- _Required work_:
Across the listing below, how many lines contain "level"? Answer with the number and nothing else.

- _Records_:
☆ ☆ ☆

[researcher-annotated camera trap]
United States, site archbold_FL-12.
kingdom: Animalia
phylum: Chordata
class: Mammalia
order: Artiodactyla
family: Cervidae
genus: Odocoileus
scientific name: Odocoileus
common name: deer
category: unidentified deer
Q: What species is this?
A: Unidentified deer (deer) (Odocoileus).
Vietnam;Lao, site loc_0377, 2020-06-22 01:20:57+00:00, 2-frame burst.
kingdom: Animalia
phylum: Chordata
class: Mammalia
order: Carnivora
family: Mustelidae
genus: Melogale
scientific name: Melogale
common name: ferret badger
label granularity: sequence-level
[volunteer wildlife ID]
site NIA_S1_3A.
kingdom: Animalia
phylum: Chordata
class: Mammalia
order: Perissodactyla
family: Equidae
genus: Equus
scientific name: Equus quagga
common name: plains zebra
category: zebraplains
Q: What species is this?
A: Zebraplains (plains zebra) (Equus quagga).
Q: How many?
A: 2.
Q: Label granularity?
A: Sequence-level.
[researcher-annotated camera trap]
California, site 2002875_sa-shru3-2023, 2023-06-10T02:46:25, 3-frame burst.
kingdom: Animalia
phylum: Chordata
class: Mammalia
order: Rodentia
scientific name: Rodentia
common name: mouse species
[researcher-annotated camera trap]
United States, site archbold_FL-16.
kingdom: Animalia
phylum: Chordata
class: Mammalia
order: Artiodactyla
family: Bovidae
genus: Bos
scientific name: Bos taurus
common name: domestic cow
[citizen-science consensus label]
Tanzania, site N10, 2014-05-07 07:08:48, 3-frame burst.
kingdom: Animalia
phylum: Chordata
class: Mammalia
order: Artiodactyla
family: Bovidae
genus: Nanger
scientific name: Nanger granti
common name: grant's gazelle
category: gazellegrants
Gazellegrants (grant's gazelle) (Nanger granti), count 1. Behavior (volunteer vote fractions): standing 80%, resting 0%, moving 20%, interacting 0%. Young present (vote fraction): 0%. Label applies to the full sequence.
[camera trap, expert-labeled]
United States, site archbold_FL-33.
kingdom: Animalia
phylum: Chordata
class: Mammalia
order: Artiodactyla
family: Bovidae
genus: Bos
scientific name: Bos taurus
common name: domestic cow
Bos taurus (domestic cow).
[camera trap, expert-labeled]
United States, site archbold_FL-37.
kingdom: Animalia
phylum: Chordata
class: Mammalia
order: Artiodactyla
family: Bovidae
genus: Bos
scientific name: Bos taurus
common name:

☆ ☆ ☆

- _Written solution_:
2